__Exercise__. Set down, in full, every record in the block.

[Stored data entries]
┌────────

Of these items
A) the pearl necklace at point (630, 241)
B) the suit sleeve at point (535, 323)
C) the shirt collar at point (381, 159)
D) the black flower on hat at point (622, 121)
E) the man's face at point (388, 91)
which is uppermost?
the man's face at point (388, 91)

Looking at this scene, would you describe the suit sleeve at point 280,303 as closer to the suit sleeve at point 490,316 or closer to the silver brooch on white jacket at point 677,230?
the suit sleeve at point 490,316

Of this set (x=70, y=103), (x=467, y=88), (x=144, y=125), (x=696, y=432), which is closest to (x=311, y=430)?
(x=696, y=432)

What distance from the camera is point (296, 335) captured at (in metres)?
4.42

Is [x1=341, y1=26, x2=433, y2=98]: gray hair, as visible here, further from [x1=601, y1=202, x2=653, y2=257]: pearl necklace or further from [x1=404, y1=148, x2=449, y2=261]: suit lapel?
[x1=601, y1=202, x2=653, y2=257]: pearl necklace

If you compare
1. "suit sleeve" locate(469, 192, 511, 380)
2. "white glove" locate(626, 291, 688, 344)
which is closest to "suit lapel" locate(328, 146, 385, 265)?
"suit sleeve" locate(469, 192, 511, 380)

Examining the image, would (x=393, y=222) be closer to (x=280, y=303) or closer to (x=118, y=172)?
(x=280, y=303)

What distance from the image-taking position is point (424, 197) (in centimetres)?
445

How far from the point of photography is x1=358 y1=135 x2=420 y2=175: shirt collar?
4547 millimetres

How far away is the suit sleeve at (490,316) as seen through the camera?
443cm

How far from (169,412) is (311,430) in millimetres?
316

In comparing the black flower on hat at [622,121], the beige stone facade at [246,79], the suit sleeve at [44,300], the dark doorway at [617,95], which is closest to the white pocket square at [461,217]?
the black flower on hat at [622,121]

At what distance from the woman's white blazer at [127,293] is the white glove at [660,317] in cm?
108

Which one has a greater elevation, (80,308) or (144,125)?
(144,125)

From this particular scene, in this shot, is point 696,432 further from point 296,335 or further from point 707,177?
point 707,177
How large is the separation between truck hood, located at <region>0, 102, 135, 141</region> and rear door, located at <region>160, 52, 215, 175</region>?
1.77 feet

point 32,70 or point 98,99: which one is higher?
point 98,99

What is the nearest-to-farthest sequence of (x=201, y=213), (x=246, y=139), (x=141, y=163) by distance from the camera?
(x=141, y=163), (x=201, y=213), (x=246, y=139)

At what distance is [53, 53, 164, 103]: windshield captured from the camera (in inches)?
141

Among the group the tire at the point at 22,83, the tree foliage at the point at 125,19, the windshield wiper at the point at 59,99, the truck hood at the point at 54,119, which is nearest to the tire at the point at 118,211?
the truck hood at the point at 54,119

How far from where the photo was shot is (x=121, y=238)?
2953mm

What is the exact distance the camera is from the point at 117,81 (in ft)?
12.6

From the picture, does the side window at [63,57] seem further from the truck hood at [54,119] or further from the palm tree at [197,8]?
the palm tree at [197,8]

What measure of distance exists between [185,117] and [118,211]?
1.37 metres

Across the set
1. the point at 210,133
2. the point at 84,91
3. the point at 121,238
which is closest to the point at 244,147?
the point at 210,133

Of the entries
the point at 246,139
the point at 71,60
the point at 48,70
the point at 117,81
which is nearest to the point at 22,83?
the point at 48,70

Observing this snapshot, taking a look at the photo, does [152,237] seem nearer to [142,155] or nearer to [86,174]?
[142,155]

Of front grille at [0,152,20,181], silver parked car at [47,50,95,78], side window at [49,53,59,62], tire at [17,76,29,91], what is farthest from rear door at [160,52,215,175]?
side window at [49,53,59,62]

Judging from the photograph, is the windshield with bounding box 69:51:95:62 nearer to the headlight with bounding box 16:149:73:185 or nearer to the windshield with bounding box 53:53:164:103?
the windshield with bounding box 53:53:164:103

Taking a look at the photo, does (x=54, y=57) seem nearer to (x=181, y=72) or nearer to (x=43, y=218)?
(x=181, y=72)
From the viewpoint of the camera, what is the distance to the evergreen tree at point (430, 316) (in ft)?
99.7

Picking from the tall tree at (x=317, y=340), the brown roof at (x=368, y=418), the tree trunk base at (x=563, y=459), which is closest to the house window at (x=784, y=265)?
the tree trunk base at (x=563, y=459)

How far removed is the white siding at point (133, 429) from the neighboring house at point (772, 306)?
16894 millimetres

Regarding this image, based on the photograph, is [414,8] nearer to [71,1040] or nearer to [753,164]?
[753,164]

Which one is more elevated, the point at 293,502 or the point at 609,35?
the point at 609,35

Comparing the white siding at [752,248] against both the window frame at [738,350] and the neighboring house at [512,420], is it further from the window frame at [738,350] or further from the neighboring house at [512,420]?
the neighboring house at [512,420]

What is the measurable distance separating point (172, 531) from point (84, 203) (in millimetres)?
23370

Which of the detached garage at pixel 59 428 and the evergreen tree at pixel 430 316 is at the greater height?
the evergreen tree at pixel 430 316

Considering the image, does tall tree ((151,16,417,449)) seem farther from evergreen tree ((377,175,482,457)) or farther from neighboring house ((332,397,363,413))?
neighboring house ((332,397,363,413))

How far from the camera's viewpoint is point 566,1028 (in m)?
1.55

└────────

__Solution to the exercise__.
Of these items
A) the pearl necklace at point (630, 241)
B) the suit sleeve at point (535, 323)
C) the shirt collar at point (381, 159)
D) the black flower on hat at point (622, 121)
E) the man's face at point (388, 91)
which is uppermost?
the man's face at point (388, 91)

Looking at this scene, would you describe the suit sleeve at point 280,303 as closer to the suit sleeve at point 490,316 or closer to the silver brooch on white jacket at point 677,230?
the suit sleeve at point 490,316

Of this set (x=70, y=103), (x=467, y=88), (x=144, y=125), (x=696, y=432), which is closest to (x=311, y=430)?
(x=696, y=432)

What distance from the camera is point (296, 335) captured at (in metres)?
4.42

Is [x1=341, y1=26, x2=433, y2=98]: gray hair, as visible here, further from [x1=601, y1=202, x2=653, y2=257]: pearl necklace or further from [x1=404, y1=148, x2=449, y2=261]: suit lapel?
[x1=601, y1=202, x2=653, y2=257]: pearl necklace

If you compare
1. "suit sleeve" locate(469, 192, 511, 380)
2. "white glove" locate(626, 291, 688, 344)
which is closest to "suit lapel" locate(328, 146, 385, 265)?
"suit sleeve" locate(469, 192, 511, 380)

Examining the image, would (x=393, y=222) be closer to (x=280, y=303) or closer to (x=118, y=172)?
(x=280, y=303)

What distance from the image-taking position is point (424, 197) (in centimetres)?
445

How far from the point of photography is x1=358 y1=135 x2=420 y2=175: shirt collar?
4547 millimetres

How far away is the suit sleeve at (490,316) as seen through the camera?
443cm

How far from (169,412) is (311,430) in millimetres?
316

In comparing the black flower on hat at [622,121], the beige stone facade at [246,79], the suit sleeve at [44,300], the dark doorway at [617,95], which is closest to the white pocket square at [461,217]?
the black flower on hat at [622,121]

At what distance from the woman's white blazer at [127,293] is the white glove at [660,317] in cm?
108

Which one has a greater elevation, (80,308) or (144,125)?
(144,125)

From this particular scene, in this shot, is point 696,432 further from point 296,335 or further from point 707,177?
point 707,177
How large is the separation between truck hood, located at <region>0, 102, 135, 141</region> and rear door, located at <region>160, 52, 215, 175</region>?
1.77 feet

point 32,70 or point 98,99: which one is higher?
point 98,99

What is the nearest-to-farthest sequence of (x=201, y=213), (x=246, y=139), (x=141, y=163) by distance from the camera?
(x=141, y=163), (x=201, y=213), (x=246, y=139)

At what distance is [53, 53, 164, 103]: windshield captured from the camera (in inches)?
141

Among the group the tire at the point at 22,83, the tree foliage at the point at 125,19, the windshield wiper at the point at 59,99, the truck hood at the point at 54,119, which is nearest to the tire at the point at 118,211?
the truck hood at the point at 54,119

How far from where the photo was shot is (x=121, y=238)?
2953mm

What is the exact distance the camera is from the point at 117,81 (in ft)?
12.6

From the picture, does the side window at [63,57] seem further from the truck hood at [54,119] or further from the palm tree at [197,8]?
the palm tree at [197,8]

What measure of distance exists between [185,117] and [118,211]?
1.37 metres

Across the set
1. the point at 210,133
2. the point at 84,91
3. the point at 121,238
which is closest to the point at 244,147?
the point at 210,133

Of the entries
the point at 246,139
the point at 71,60
the point at 48,70
the point at 117,81
which is nearest to the point at 22,83?
the point at 48,70

Observing this snapshot, taking a look at the photo, does [152,237] seem nearer to [142,155] or nearer to [86,174]?
[142,155]

Of front grille at [0,152,20,181], silver parked car at [47,50,95,78], side window at [49,53,59,62], tire at [17,76,29,91], what is farthest from rear door at [160,52,215,175]?
side window at [49,53,59,62]

Judging from the photograph, is the windshield with bounding box 69:51:95:62 nearer to the headlight with bounding box 16:149:73:185 or nearer to the windshield with bounding box 53:53:164:103?
the windshield with bounding box 53:53:164:103

Taking a look at the photo, does (x=54, y=57) seem nearer to (x=181, y=72) or nearer to (x=43, y=218)?
(x=181, y=72)
From the viewpoint of the camera, what is the distance to the evergreen tree at point (430, 316) (in ft)?
99.7

Picking from the tall tree at (x=317, y=340), the brown roof at (x=368, y=418), the tree trunk base at (x=563, y=459), which is closest to the house window at (x=784, y=265)?
the tree trunk base at (x=563, y=459)

How far removed is the white siding at point (133, 429) from the neighboring house at point (772, 306)?
16894 millimetres

Regarding this image, based on the photograph, is [414,8] nearer to [71,1040] or nearer to [753,164]?
[753,164]

Which one is more elevated, the point at 293,502 or the point at 609,35?
the point at 609,35

Comparing the white siding at [752,248] against both the window frame at [738,350] and the neighboring house at [512,420], is it further from the window frame at [738,350] or further from the neighboring house at [512,420]?
the neighboring house at [512,420]

What is the measurable distance separating point (172, 531) from point (84, 203) (in millimetres)?
23370

Which of the detached garage at pixel 59 428 and the evergreen tree at pixel 430 316 is at the greater height?
the evergreen tree at pixel 430 316

Considering the image, does tall tree ((151,16,417,449)) seem farther from evergreen tree ((377,175,482,457)) or farther from neighboring house ((332,397,363,413))?
neighboring house ((332,397,363,413))

How far from the camera's viewpoint is point 566,1028 (in m)?
1.55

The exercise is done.